Exercise goal — Turn every line of the records below into a numbered list, skipping blank lines and leaving out the pictures.
━━━━━━━━━━━━━━━━━━━━━━━━━━━━━━
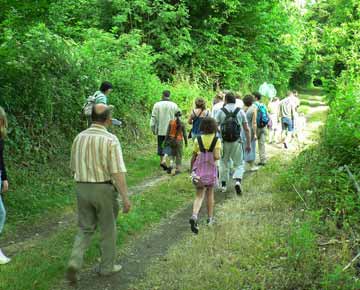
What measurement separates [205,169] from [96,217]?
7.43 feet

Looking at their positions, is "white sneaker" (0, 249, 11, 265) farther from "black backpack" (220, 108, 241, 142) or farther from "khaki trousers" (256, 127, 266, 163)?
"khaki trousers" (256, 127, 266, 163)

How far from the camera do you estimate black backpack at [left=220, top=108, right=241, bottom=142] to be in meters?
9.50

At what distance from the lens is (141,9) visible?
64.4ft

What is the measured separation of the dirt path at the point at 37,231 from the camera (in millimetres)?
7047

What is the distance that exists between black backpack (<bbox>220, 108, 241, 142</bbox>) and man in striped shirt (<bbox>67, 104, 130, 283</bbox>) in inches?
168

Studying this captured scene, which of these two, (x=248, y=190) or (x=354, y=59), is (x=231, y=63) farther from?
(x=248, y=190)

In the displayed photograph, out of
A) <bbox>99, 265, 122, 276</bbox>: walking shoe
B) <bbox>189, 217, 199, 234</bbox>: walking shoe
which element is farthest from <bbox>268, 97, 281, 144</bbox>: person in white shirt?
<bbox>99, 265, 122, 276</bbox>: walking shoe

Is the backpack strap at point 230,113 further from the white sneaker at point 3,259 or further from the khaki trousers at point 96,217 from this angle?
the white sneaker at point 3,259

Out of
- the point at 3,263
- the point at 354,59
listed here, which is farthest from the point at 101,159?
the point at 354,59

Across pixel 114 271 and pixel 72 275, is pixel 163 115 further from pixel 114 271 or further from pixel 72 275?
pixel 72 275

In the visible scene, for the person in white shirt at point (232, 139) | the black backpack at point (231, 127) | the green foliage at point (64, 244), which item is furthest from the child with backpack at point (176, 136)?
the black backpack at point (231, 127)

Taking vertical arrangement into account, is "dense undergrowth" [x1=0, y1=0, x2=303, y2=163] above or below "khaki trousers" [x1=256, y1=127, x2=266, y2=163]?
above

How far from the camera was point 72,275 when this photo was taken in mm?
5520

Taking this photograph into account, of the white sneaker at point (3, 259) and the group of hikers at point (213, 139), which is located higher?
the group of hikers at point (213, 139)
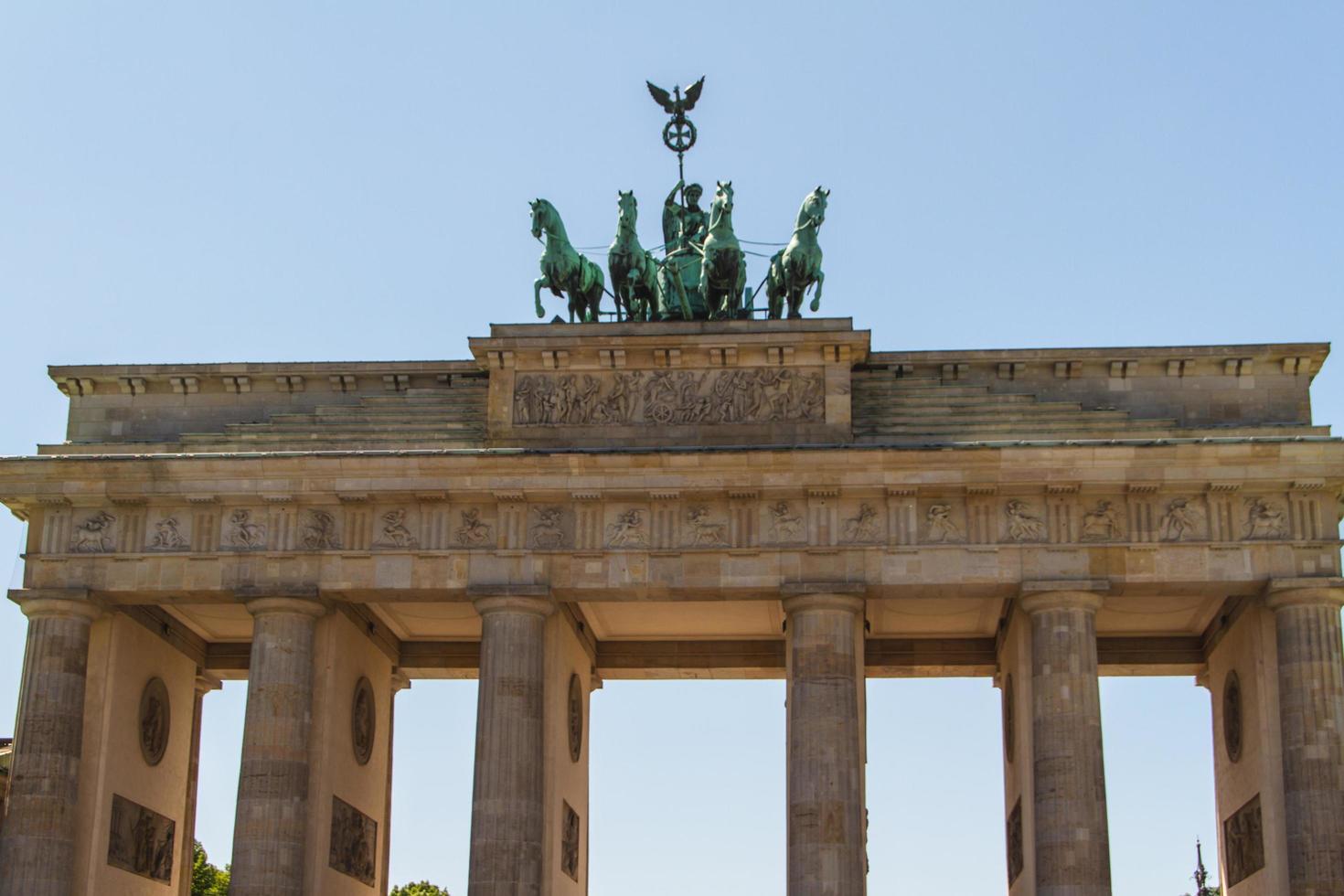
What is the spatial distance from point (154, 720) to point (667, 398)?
━━━━━━━━━━━━━━━━━━━━━━━━━━━━━━
Task answer —
1. What measurement separates [205,169] from [96,217]?
2. 7.43 feet
3. Looking at their positions, is "white sneaker" (0, 249, 11, 265) farther from "black backpack" (220, 108, 241, 142) or farther from "khaki trousers" (256, 127, 266, 163)?
4. "khaki trousers" (256, 127, 266, 163)
5. How far from the camera do you estimate black backpack at [left=220, top=108, right=241, bottom=142] to be in meters?
6. 9.50
7. At what distance from the lens is (141,9) visible?
8. 64.4ft
9. What is the measured separation of the dirt path at the point at 37,231 from the camera (in millimetres)?
10. 7047
11. What is the distance that exists between black backpack (<bbox>220, 108, 241, 142</bbox>) and man in striped shirt (<bbox>67, 104, 130, 283</bbox>) in inches?
12. 168
13. Studying this captured scene, which of these two, (x=248, y=190) or (x=354, y=59), is (x=231, y=63) farther from?
14. (x=248, y=190)
15. In the displayed photograph, out of
16. A) <bbox>99, 265, 122, 276</bbox>: walking shoe
17. B) <bbox>189, 217, 199, 234</bbox>: walking shoe
18. which element is farthest from <bbox>268, 97, 281, 144</bbox>: person in white shirt?
19. <bbox>99, 265, 122, 276</bbox>: walking shoe
20. Is the backpack strap at point 230,113 further from the white sneaker at point 3,259 or further from the khaki trousers at point 96,217 from this angle?
21. the white sneaker at point 3,259
22. Out of
23. - the point at 3,263
24. - the point at 354,59
25. listed here, which is farthest from the point at 101,159?
26. the point at 354,59
27. Across pixel 114 271 and pixel 72 275, is pixel 163 115 further from pixel 114 271 or further from pixel 72 275?
28. pixel 72 275
29. In the visible scene, for the person in white shirt at point (232, 139) | the black backpack at point (231, 127) | the green foliage at point (64, 244), which item is furthest from the child with backpack at point (176, 136)?
30. the black backpack at point (231, 127)
31. Taking vertical arrangement into account, is "dense undergrowth" [x1=0, y1=0, x2=303, y2=163] above or below "khaki trousers" [x1=256, y1=127, x2=266, y2=163]?
32. above
33. How far from the camera was point 72,275 when this photo was taken in mm?
34. 5520
35. Taking this photograph into account, of the white sneaker at point (3, 259) and the group of hikers at point (213, 139), which is located higher?
36. the group of hikers at point (213, 139)
37. What is the spatial distance from point (154, 720) to point (667, 398)?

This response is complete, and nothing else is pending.